Wine and Spirits Tax Eliminated Permanently
Trial period ends, but beer not tax exempt
By Lauren Daley
The trial period is over: the 7-percent wine and spirits tax has been eliminated for good in Rhode Island liquor stores. Beer is not on the tax exemption list.
The sales tax elimination — which had been in effect on a temporary trial basis since Dec. 1, 2013 through early 2015 — is now permanent. It officially went into effect on July 1, the start of the new fiscal year, as part of the state budget signed into law by Gov. Gina Raimondo.
The state saw a 13.9 percent increase in sales volume during that trial period, according to Rep. Jan Malik (D-Warren), a longtime proponent of abolishing sales tax in Rhode Island and owner of Malik’s Fine Wine & Spirits in Warren, R.I., located on the Massachusetts border.
“The numbers don’t lie.
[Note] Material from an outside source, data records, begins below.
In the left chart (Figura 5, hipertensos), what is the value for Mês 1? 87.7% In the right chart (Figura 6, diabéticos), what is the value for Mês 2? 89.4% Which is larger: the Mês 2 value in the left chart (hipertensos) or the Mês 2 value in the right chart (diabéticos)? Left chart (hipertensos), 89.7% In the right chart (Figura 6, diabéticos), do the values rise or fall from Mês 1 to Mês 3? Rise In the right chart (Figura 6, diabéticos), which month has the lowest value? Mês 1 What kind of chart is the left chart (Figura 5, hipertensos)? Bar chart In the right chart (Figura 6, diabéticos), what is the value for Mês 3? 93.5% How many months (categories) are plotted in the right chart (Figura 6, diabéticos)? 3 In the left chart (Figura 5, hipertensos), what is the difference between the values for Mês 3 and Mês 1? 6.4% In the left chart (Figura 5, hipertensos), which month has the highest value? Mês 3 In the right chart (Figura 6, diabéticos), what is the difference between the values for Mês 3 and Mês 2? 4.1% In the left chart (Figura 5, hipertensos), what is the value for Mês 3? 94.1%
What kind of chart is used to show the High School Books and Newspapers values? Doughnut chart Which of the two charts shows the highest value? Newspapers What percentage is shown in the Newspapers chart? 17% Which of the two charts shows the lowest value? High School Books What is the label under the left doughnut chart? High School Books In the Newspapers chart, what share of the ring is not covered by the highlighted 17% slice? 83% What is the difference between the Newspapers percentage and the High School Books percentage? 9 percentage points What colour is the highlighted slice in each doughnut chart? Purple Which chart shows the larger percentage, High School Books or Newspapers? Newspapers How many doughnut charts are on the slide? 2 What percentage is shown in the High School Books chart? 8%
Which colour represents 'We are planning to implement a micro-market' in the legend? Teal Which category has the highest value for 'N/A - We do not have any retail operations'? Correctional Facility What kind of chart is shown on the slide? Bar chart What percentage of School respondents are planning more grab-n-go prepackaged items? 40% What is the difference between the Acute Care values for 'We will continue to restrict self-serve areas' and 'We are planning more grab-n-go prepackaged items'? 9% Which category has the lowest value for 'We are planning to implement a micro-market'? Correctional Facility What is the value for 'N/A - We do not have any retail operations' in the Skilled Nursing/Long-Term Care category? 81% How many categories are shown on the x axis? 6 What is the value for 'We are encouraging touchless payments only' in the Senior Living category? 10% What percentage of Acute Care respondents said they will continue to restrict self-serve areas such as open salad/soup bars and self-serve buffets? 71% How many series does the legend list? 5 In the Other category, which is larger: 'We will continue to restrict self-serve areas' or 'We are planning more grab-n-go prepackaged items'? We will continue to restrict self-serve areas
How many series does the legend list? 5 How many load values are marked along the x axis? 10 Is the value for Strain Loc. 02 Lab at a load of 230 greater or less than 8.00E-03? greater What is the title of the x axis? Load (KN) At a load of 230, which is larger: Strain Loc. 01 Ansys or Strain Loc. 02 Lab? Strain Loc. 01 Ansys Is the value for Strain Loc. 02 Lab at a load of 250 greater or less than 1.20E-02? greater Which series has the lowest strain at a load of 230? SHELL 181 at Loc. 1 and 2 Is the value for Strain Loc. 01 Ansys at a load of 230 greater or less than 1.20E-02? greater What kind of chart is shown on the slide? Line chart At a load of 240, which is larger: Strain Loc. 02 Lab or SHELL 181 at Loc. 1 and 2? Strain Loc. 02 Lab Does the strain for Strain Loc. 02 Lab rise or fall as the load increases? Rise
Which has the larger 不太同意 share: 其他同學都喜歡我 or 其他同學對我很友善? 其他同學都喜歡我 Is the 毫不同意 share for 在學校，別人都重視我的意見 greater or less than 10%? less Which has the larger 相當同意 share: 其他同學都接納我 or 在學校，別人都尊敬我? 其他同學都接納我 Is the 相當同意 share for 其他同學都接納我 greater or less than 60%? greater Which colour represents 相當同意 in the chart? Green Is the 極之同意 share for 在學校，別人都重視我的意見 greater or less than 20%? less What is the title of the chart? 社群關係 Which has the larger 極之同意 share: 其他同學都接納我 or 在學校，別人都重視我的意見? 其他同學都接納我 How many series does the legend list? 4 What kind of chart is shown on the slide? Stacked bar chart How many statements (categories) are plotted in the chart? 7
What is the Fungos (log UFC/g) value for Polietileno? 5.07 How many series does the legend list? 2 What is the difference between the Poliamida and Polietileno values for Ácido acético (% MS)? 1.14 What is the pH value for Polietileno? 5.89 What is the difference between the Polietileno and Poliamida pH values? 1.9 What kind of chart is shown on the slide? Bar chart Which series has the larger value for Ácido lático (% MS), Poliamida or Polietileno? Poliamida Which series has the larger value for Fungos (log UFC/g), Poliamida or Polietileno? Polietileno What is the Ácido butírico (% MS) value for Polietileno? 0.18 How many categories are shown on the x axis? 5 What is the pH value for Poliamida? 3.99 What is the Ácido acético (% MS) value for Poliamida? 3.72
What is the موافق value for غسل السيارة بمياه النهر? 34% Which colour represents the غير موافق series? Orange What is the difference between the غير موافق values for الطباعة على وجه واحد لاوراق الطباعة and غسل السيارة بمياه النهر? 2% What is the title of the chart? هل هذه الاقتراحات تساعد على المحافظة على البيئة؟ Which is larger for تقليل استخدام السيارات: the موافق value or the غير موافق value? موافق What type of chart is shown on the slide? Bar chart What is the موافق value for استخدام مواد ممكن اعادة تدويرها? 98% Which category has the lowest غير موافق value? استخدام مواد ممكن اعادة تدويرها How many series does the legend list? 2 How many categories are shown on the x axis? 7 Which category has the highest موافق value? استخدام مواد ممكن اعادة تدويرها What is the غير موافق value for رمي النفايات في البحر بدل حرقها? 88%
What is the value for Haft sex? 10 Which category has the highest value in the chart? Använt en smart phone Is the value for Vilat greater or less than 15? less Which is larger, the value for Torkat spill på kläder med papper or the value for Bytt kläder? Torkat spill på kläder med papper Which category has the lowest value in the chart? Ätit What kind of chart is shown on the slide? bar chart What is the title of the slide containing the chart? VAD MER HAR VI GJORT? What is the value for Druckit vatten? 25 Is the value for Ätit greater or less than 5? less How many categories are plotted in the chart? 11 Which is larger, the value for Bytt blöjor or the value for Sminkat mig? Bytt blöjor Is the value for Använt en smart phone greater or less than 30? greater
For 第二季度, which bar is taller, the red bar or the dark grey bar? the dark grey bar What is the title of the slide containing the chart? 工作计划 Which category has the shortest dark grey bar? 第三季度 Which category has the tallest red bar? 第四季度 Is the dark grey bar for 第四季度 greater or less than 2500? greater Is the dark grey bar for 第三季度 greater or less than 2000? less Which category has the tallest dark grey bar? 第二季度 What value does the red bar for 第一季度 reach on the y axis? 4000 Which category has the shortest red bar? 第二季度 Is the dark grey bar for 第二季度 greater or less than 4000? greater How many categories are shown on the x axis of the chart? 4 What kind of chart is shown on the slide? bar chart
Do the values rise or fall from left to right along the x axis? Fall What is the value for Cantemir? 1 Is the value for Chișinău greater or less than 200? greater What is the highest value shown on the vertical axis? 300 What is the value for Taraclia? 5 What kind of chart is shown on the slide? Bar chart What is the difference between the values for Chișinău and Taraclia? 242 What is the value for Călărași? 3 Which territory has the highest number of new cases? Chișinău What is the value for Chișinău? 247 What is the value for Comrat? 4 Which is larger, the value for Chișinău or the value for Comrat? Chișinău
When you get competitive with sales tax, it keeps people in Rhode Island, and it brings people from Massachusetts and Connecticut over the border,” Malik said. “Government is supposed to allow businesses to expand and grow; the state did the right thing.”
Malik said the law “evens the playing field,” as some 26 percent of Rhode Island’s liquor stores border Massachusetts, a state with no sales tax on liquor. He estimates those Rhode Island stores lose at least 15 to 20 percent of business to liquor stores across the border. Connecticut has a 6.35 percent sales tax.
Malik called the elimination a “win-win-win” for the stores, the state and customers. Store owners are “happy. They appreciate what the state did for them. This makes them able to run their own store[s] [and] not be at a disadvantage,” he said. His own store “was up pretty well, not 13.9, but double digits. I see new faces, too… I notice a lot more cars from Massachusetts in my parking lot… Consumers are happy… Now that they know [the sales tax elimination is] permanent, people are happy that it gives them [a] little money in their pockets.”
The temporary elimination trial started Dec. 1, 2013; all state liquor stores had to report sales numbers to the state tax collector by Feb. 1 of this year, Malik said. “Distributors also had to report how much they took in to the state,” he continued. State officials then studied the effects of the trial. “They saw numbers were up 13.9 [percent] in sales. This is also about getting people back to work in the state of Rhode Island,” he said.
He predicts that percentage will rise in the next few years. “There are still people who don’t realize there’s no sales tax in Rhode Island. I still have people coming in to my store who didn’t realize it. It’s going to take a while. I think the next few years will [see sales] increases.”
At City Liquors in Providence, sales have gone up about 12 percent since the start of the trial period, estimates owner Ken Khoury. More recently, in the last month, he’s seen “probably around 8 to 10 percent increase in traffic flow,” he said.
He said both sales and traffic have been slowly increasing “month by month” since the start of the elimination trial period in December 2013. “It started out slow, last year really picked up. More and more people are finding out… I have people saying, ‘I guess I don’t have to go to Massachusetts anymore,’” said Khoury, whose store is near the Massachusetts border.
Will Tang, manager and owner of Warehouse Liquors in Woonsocket, R.I., on the Massachusetts border, said the elimination “definitely helps out a lot. Sales were going down at one point when Massachusetts eliminated sales tax, and now we’re turning back up a little. If we didn’t have the sales tax eliminated, we probably would’ve gone down again,” he said. “My store is right on the border, worth it to take the trip to buy, because my prices are a little lower… If someone wants a bottle of wine, they pick up beer, too.”